Caroline Riegel, ingénieuse et marcheuse

En disant « Caroline Riegel, ingénieuse » je fais un jeu de mot. Comme je n’ai pas d’humour, j’explique mes blagues.

Ingénieuse, ici il faut le lire comme féminin d’ingénieur, car elle est ingénieur hydrologue, elle a construit un barrage dans la Montagne Noire (Dieu sait ce que c’est) et un au Gabon (mais où au Gabon, Dieu le sait.) Et puis elle a décidé de faire un long voyage du lac Baïkal au Bengale, en passant par les steppes et les montagnes d’Asie centrale.

Comme cela se peuple, dites-moi, l’Asie centrale ! Un nombre très élevé de livres de voyage paraissent ces temps-ci sur cette région du monde. On peut le comprendre pour différentes raisons : 1) Région riche en pétrole, elle intéresse toutes les puissances du monde. 2) Région riche en jolies femmes, elle intéresse tous les traîne-savate. 3) Région riche en cultures mélangées, elle passionne les ethnologues. 4) Région longtemps sous-visitée, elle représente quelque chose de neuf.

La carte générale de Caroline Riegel va un peu dans le sens d’une région très pure, très « neuve ». De même, les photos qui parsèment le livre sont toutes prises dans la nature. À feuilleter le premier tome de Soifs d’Orient, un léger malaise s’installe : on dirait que ces immenses territoires ne connaissent pas la ville, que les hommes qui peuplent ces lieux n’ont jamais rien construit. Puis quand on lit le récit de voyage, les villes apparaissent mais sont détestées par la narratrice.
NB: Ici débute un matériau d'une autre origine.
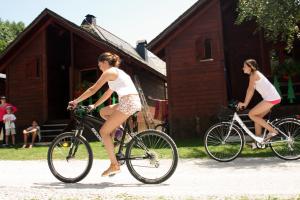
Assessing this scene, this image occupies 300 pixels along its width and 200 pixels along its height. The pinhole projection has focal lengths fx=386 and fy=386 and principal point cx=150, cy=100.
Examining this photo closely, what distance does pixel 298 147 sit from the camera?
759cm

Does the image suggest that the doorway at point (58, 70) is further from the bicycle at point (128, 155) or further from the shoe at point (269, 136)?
the shoe at point (269, 136)

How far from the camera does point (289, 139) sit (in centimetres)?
748

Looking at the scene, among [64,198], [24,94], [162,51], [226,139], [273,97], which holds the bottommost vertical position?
[64,198]

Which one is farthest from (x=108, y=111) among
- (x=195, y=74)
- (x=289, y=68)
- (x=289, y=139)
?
(x=289, y=68)

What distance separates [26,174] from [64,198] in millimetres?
2810

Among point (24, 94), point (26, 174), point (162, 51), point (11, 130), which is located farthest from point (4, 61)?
point (26, 174)

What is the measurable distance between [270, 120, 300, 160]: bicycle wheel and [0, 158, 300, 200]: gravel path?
0.97 ft

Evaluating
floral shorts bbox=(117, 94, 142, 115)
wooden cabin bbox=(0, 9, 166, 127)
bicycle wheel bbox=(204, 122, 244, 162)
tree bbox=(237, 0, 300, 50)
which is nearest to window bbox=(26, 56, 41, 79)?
wooden cabin bbox=(0, 9, 166, 127)

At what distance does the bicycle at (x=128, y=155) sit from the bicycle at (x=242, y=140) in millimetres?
2536

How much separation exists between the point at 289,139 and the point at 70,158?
13.8ft

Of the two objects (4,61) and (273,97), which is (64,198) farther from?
(4,61)

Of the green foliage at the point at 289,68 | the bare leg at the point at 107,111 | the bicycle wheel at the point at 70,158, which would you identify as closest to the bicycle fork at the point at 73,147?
the bicycle wheel at the point at 70,158

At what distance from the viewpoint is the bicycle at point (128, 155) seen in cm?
552

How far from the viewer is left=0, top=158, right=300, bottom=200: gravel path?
4.73m
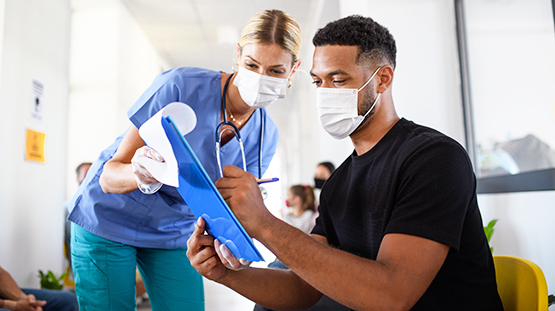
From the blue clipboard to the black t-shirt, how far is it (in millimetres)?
287


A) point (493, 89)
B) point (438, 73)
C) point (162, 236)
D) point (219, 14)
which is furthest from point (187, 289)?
point (219, 14)

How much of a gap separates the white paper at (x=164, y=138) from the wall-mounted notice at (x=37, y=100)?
7.32ft

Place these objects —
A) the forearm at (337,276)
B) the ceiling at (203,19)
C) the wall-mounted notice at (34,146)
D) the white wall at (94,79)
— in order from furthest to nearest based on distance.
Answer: the ceiling at (203,19), the white wall at (94,79), the wall-mounted notice at (34,146), the forearm at (337,276)

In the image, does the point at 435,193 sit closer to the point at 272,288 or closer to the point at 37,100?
the point at 272,288

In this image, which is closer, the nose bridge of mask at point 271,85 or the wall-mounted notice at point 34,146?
the nose bridge of mask at point 271,85

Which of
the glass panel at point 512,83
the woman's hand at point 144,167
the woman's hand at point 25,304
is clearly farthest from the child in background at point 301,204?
the woman's hand at point 144,167

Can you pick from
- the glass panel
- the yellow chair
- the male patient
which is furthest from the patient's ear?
the glass panel

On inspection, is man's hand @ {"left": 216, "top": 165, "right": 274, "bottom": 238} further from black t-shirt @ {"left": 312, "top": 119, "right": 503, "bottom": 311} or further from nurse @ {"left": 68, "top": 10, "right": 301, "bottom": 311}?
nurse @ {"left": 68, "top": 10, "right": 301, "bottom": 311}

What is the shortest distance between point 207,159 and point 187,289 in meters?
0.39

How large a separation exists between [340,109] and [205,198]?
1.75ft

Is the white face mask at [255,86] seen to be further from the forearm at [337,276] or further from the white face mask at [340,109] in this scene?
the forearm at [337,276]

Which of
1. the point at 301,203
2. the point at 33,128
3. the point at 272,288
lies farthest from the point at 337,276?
the point at 301,203

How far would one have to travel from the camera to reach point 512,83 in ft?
6.06

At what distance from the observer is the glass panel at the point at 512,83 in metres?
1.58
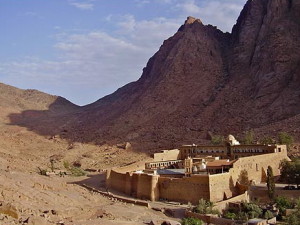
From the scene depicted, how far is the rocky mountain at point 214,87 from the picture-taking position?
2598 inches

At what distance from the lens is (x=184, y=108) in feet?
247

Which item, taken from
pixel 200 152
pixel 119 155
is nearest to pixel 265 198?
pixel 200 152

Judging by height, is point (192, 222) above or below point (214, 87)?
below

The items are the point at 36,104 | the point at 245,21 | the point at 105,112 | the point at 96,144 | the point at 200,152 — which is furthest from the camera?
the point at 36,104

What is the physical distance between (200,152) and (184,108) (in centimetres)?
2606

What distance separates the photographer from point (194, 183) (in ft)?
114

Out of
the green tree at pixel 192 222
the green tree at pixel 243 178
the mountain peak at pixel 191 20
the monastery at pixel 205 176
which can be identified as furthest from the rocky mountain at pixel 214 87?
the green tree at pixel 192 222

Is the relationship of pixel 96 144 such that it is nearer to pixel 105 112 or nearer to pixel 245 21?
pixel 105 112

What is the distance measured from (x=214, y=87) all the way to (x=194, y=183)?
4405cm

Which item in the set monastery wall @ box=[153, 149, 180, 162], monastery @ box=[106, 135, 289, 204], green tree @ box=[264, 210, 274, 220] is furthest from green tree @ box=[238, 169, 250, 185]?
monastery wall @ box=[153, 149, 180, 162]

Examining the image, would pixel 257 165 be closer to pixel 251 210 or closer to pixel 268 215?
pixel 251 210

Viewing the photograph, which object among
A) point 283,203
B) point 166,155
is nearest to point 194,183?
point 283,203

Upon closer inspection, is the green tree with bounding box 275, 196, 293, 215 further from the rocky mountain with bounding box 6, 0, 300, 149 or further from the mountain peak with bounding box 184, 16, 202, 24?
the mountain peak with bounding box 184, 16, 202, 24

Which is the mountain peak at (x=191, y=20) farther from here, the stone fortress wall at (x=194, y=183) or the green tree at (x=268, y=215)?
the green tree at (x=268, y=215)
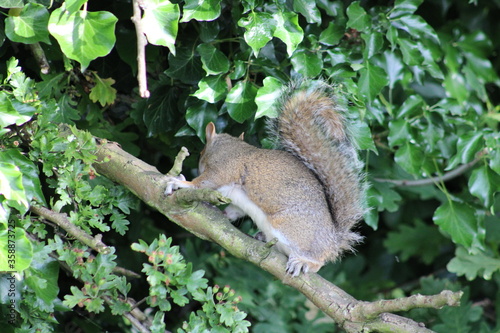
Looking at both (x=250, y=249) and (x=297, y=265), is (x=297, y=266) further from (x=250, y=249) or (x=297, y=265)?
(x=250, y=249)

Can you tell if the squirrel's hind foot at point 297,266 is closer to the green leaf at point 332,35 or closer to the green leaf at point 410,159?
the green leaf at point 410,159

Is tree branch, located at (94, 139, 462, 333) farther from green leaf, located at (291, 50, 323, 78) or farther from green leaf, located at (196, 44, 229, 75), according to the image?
green leaf, located at (291, 50, 323, 78)

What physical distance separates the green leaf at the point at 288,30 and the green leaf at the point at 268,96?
0.12 meters

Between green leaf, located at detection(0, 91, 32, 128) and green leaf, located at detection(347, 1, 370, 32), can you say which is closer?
green leaf, located at detection(0, 91, 32, 128)

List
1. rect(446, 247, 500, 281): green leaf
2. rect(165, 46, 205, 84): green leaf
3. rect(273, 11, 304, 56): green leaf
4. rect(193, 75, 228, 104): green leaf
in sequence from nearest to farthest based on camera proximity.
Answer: rect(273, 11, 304, 56): green leaf, rect(193, 75, 228, 104): green leaf, rect(165, 46, 205, 84): green leaf, rect(446, 247, 500, 281): green leaf

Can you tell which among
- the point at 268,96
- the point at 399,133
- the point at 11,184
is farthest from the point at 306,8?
the point at 11,184

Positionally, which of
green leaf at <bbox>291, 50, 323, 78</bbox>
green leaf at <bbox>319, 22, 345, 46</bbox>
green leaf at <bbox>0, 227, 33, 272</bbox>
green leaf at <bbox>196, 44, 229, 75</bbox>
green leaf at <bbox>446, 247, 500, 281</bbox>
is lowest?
green leaf at <bbox>446, 247, 500, 281</bbox>

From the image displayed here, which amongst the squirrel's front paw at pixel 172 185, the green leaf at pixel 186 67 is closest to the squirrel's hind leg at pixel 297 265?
the squirrel's front paw at pixel 172 185

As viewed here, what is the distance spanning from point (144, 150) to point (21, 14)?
0.83 m

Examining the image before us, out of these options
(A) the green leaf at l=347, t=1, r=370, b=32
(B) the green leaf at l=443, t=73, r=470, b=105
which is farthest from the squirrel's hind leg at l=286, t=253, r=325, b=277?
(B) the green leaf at l=443, t=73, r=470, b=105

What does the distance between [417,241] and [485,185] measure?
1.03 metres

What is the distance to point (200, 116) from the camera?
1668 mm

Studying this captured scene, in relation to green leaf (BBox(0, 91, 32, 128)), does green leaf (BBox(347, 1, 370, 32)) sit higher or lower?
higher

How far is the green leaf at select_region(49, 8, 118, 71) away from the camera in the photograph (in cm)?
127
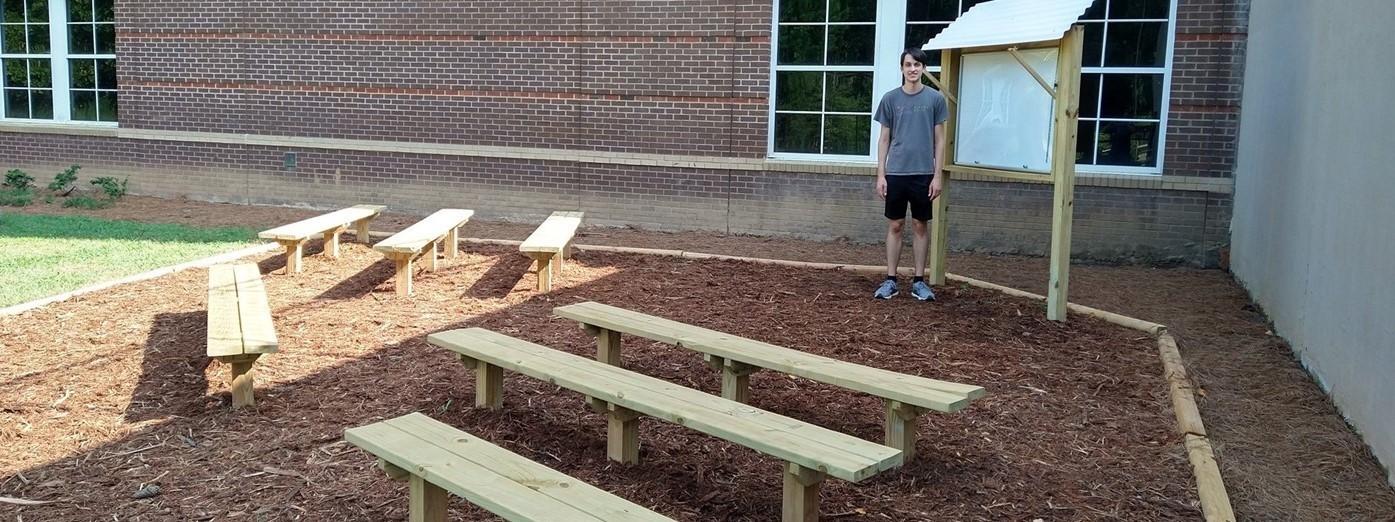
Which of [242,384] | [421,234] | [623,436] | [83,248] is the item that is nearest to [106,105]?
[83,248]

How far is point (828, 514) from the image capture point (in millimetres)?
4160

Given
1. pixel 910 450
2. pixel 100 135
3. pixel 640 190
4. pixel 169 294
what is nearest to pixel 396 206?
pixel 640 190

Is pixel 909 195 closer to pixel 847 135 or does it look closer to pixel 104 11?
pixel 847 135

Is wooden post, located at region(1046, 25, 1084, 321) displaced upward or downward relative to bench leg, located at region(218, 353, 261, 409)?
upward

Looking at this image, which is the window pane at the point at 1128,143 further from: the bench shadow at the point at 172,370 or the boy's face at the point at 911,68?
the bench shadow at the point at 172,370

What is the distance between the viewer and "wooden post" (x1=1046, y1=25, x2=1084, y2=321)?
23.0ft

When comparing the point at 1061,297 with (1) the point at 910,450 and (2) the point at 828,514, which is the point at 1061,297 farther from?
(2) the point at 828,514

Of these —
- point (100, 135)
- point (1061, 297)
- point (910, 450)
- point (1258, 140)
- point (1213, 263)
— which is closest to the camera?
point (910, 450)

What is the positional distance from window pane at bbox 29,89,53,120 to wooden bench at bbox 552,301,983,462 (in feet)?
39.7

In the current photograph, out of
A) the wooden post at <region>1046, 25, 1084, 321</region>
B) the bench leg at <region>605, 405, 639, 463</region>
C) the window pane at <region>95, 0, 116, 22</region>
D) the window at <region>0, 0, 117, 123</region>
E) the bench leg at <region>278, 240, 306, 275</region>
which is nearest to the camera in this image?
the bench leg at <region>605, 405, 639, 463</region>

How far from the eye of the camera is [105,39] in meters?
14.6

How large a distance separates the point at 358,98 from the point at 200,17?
2379mm

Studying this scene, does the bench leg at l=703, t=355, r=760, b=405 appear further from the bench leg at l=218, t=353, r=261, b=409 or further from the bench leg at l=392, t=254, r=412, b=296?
the bench leg at l=392, t=254, r=412, b=296

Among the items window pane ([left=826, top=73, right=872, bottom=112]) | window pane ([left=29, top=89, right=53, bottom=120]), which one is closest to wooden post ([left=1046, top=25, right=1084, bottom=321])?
window pane ([left=826, top=73, right=872, bottom=112])
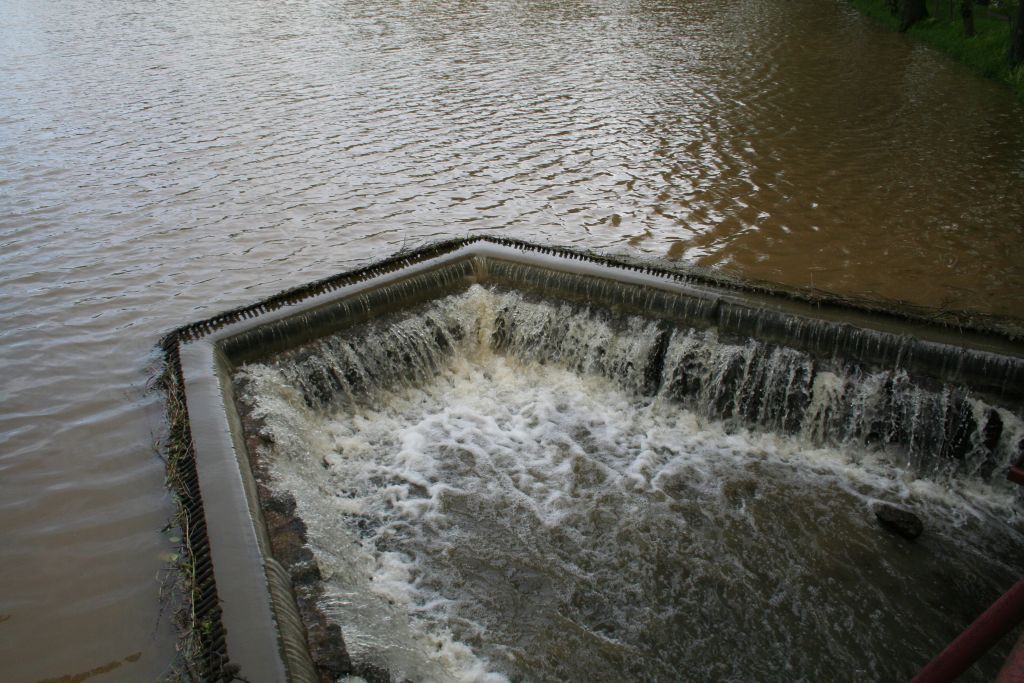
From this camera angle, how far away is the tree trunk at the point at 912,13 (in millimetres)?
22750

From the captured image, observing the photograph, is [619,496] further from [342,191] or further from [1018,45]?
[1018,45]

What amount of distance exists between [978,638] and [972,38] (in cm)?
2238

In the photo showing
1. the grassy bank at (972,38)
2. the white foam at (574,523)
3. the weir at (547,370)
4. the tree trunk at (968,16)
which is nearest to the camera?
the white foam at (574,523)

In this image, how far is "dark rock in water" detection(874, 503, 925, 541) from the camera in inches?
A: 243

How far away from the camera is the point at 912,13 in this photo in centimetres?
2284

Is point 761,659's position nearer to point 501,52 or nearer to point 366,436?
point 366,436

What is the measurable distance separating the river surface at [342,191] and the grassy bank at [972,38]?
0.61m

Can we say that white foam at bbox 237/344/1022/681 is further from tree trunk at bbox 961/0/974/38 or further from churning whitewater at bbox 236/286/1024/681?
tree trunk at bbox 961/0/974/38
Elle les trouve sales, grises, sans charme.

Il faut s’interroger sur tous ces voyageurs qui n’aiment pas les villes. Ils y voient une perte d’authenticité. C’était déjà le cas chez nos orientalistes du XIXe siècle, qui allaient voir en Algérie et au Liban une humanité et une nature pas encore contaminées par la révolution industrielle. Nos grands voyageurs écologistes sont-ils vraiment tout à fait différents de nos grands artistes colonisateurs des siècles passés ?

Je pose seulement la question.

Reste que notre ingénieuse hydrologue féminise la cartographie. Du moins elle essaie, dans l’apparence.

La carte qu’elle place en début de récit est légendée ainsi : « Du Baïkal au Bengale : pérégrination d’une goutte d’eau. »

Sur une carte satellite, la ligne de l’itinéraire de l’ingénieuse Caroline est un peu impressionniste, comme un coup de pinceau assisté par ordinateur. Les lignes de l’itinéraire sont jonchées de gouttes d’eau.

Il n’y a pas à dire, c’est un bel itinéraire. Un grand zig-zag dans l’Asie centrale, qui n’est pas sans rappeler la figure symbolique du Yin et du Yang. Comme je n’ai pas de sens artistique, j’explicite et j’illustre mes idées plastiques. Avec des couleurs, sans quoi la vie est terne.

Au Baïkal, la formation scientifique de notre voyageuse s’avère précieuse. Elle en parle avec émotion et en connaissance de cause. Une telle masse d’eau pure, sur la terre, pour elle c’est une perle. D’ailleurs elle intitule son chapitre « La perle de Sibérie ».

Et moi, ce que je trouve précieux, ce qui m’émeut, c’est le destin scientifique de la voyageuse. Je l’aime d’autant plus qu’elle est une femme de science, qu’elle va voir des savants dans des instituts de limnologie (science des lacs), qu’elle s’informe et que le lecteur l’admire autant pour ses aventures de voyageuse que pour son savoir qu’on imagine vaste.

En réalité, on n’en sait rien, mais cela fait partie de la panoplie du voyageur, ses compétences supposées, les exploits qu’on lui prête, les mystères qui l’enrobent. C’est le crédit du voyageur.